- SHORT PROBLEM: Copy out the records below with every "smooth pale bark" changed to "peeling gray bark" and everything else kept the same. Leave the pictures out.

- INPUT FOR THIS TASK:
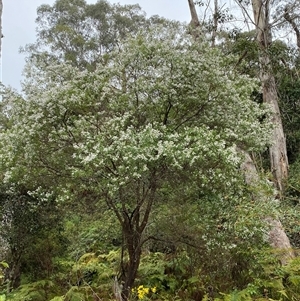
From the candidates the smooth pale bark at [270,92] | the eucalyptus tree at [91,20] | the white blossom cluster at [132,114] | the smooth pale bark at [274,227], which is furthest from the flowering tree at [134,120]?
the eucalyptus tree at [91,20]

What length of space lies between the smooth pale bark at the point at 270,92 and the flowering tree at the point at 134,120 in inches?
253

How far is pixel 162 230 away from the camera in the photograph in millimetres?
5699

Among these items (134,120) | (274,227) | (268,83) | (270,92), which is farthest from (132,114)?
(270,92)

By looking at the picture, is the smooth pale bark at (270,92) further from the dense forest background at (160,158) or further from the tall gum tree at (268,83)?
the dense forest background at (160,158)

- RESULT BELOW:
From the candidates the peeling gray bark at [270,92] | the eucalyptus tree at [91,20] | the white blossom cluster at [132,114] | the peeling gray bark at [274,227], which is furthest from the flowering tree at [134,120]?
the eucalyptus tree at [91,20]

What length of space lies between the peeling gray bark at the point at 270,92 and the flowering tree at the point at 134,120 in inches?
253

How far is pixel 162 230 away from the camera in the photograph in millimetres?
5699

Among these items (134,120) | (274,227) | (268,83) | (270,92), which is farthest from (132,114)?
(270,92)

By looking at the picture, is the peeling gray bark at (270,92) further from the dense forest background at (160,158) or further from the tall gum tree at (268,83)?
the dense forest background at (160,158)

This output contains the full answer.